FDA’s ODAC Votes to Defer Approval of Retifanlimab for Patients With Locally Advanced or Metastatic SCAC

The FDA’s Oncologic Drug Advisory Committee (ODAC) voted 13 to 4 for the deferral of the FDA approval of retifanlimab (formerly MGA012) for the treatment of patients with locally advanced or metastatic squamous carcinoma of the anal canal (SCAC) who have progressed on or who are intolerant of platinum-based chemotherapy, pending more research.

"The main take home point from the discussion were that the panel felt that the response rate of 14% in the POD1UM-202 study was simply too low to justify a regulatory decision at this time. There was a clear desire to offer more treatment options for patients with a rare cancer, but we will need to await the results of the confirmatory study before making any final decisions. There were no concerns regarding the safety of retifanlimab, said Christopher Lieu, MD, associate director for Clinical Research, co-Director, Gastrointestinal Medical Oncology, University of Colorado Medicine told Targeted Oncology, in an interview.

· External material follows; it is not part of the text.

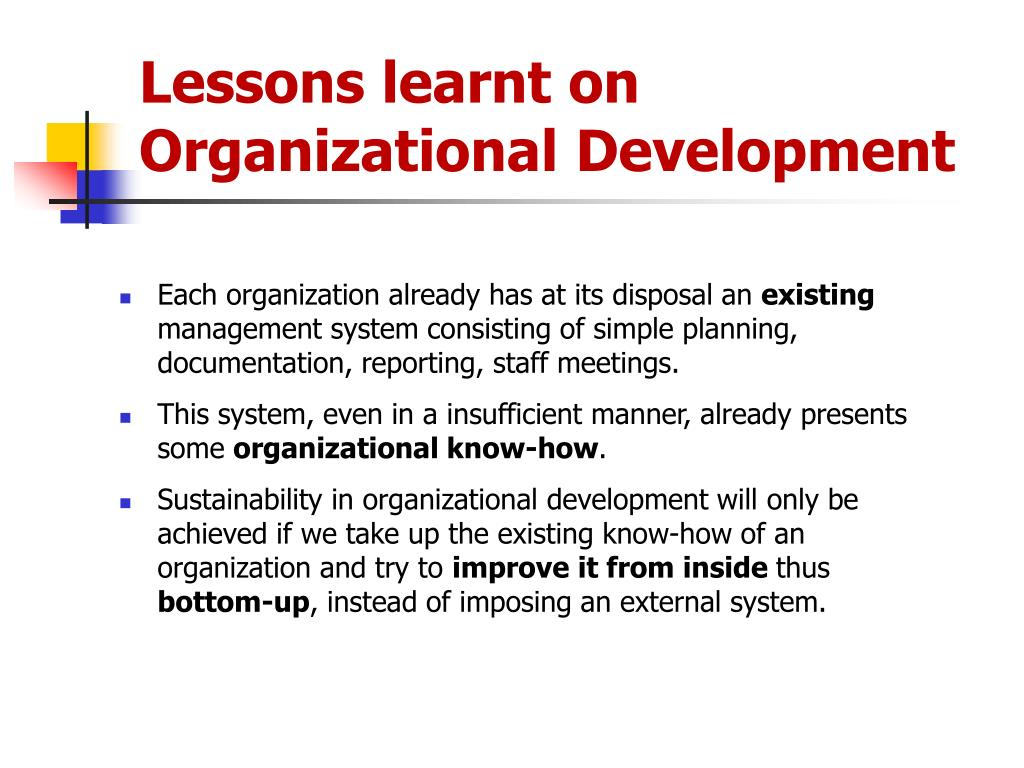 lessons learnt on organizational development l.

Retifanlimab has been granted orphan drug and fast track designations from the FDA for the proposed approval indication. In January of this year, the FDA also granted priority review to the biologics license application (BLA) for retifanlimab and set a target action date of July 25, 2021. But, oncologists are questioning whether the benefit of the agent in SCAC is substantial enough to warrant an FDA approval. Further, the data comes from a trial with no control arm.

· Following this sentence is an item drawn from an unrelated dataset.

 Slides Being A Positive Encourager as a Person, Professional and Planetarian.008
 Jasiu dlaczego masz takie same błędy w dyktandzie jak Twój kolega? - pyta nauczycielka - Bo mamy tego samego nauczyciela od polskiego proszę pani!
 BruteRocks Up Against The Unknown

According to Sandra J. Casak, MD, of the FDA’s Office of Oncologic Diseases, the data supporting retifanlimab show an “inconsistent relationship between low objective response rates (ORRs) observed in other single-arm studies with immune checkpoint inhibitors and clinical benefit in confirmatory studies.”

During an ODAC meeting, held on June 24, the panel discussed whether the ORRs and response durations observed with retifanlimab are clinically meaningful and can predict clinical benefit in patients with recurrent, advanced, or metastatic SCAC.

The BLA for retifanlimab is supported by findings from the phase 2 POD1UM-202 clinical trial (NCT03597295), in which retifanlimab induced durable responses in patients with previously treated locally advanced or metastatic SCAC. PODIUM-202 is a single-arm, open-label phase 2 study exploring the primary end point of ORR by independent central review and the secondary end points of duration of response (DOR) disease control rate (DCR), overall survival (OS), and progression-free survival (PFS).

A total of 94 patients who met the criteria for enrollment have been enrolled. Patients were required to be at least 18 years of age with confirmed locally advanced or metastatic SCAC, have disease progression on or after platinum-based therapy, as well as an ECOG performance status of 0 or 1, and measurable disease per RECIST v1.1. Patients with were HIV-positive were eligible to enroll given they had a CD4-positive count ≥ 300 cells/μL, undetectable viral load, and receiving antiretroviral therapy.

At baseline, the median age of the study population was 64 years (range, 37–94), and 65% of patients were female. In terms of race, the population was 77% White, 22% other or had missing information, and 1% Black or African American. Ten percent of the patients were known to be positive for HIV. The majority of those enrolled had an ECOG performance status of 1 (59%), and the most common prior treatment was platinum-based therapy (97%).

Other disease characteristics assessed at baseline showed current M1 staging for 82% of patients, and 70% had more than 1 metastatic focus. Liver metastases were found in 42% of patients, locoregional disease in 61%, and hypercalcemia in 12%.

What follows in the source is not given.